We'll start off with some basic one table queries:

* Which listing name has the highest price?

* What is the id of the location with the lowest longitude?

* What is the greatest occupancy of a listing?

* What is the average price of a listing?

* What is the count of number of hosts?

### Relationships
To help us better understand the relationships, create queries below that JOIN the tables. 

Have them map out the relationships 

*  host
    * include the host name, and host id
    
* A location belongs to a neighborhoods 
    * neighborhood_id, latitude, longitude
* A neighborhood belongs to a neighborhood group

* listing 
    * name, host_id, location_id, room_type, price, occupancy

### JOINs

For the following queries, use the relationships between the tables to find the solutions

* What is the longitude and latitude of the listing of the highest price?

* What is the neighborhood id of the listing with the lowest price?

* What is the longitude and latitude of the listing of the lowest price?

### Relations and GROUP BY

* What is the name of the host has the most number of reviews?

* What is the name of the host with the highest average listing price?

* What is the name of the host with the lowest average listing price?

* What is the name of the neighborhood with the most number of locations

* What are the names of the neighborhoods with 10 locations?

The following questions will require joins of three tables

* What is the average occupancy of each neighborhood?

* What is the total number of reviews for each neighborhood?

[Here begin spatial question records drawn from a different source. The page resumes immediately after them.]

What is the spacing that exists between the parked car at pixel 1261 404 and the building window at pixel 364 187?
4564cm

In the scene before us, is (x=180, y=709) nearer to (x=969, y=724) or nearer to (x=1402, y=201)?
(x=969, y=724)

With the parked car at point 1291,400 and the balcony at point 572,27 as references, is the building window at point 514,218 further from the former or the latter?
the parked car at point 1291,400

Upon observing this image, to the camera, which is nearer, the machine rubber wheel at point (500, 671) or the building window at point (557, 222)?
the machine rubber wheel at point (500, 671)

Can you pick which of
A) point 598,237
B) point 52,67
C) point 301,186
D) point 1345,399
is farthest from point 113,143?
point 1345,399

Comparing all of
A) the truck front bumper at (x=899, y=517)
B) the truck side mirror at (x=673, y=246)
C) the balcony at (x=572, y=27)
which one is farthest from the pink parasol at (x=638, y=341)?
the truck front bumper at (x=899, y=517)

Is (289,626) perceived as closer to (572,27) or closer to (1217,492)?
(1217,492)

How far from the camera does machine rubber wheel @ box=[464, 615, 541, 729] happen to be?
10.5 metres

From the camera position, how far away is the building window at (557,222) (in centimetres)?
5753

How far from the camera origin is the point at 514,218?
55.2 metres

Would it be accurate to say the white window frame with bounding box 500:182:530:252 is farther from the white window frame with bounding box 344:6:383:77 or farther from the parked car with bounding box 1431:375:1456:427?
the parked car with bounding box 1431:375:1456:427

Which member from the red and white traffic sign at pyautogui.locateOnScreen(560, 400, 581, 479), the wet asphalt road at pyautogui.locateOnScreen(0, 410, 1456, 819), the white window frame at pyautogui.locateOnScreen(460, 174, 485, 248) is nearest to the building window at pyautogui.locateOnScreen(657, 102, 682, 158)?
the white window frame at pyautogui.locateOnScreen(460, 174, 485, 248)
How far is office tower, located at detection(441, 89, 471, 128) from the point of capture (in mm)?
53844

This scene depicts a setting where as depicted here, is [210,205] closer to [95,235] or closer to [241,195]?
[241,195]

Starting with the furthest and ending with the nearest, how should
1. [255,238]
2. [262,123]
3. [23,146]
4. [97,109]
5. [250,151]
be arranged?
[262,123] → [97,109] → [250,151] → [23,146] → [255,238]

* Write a query that returns the name and average listing price of each neighborhood

### Conclusion
In this lab we worked on the "Has One" and "Has Many" relations in SQL. We began by mapping out the relations between the tables, which gave us a better idea of how we could then join them in our queries. We finished the lab by creating queries using JOIN clauses that connect the tables using these relationships.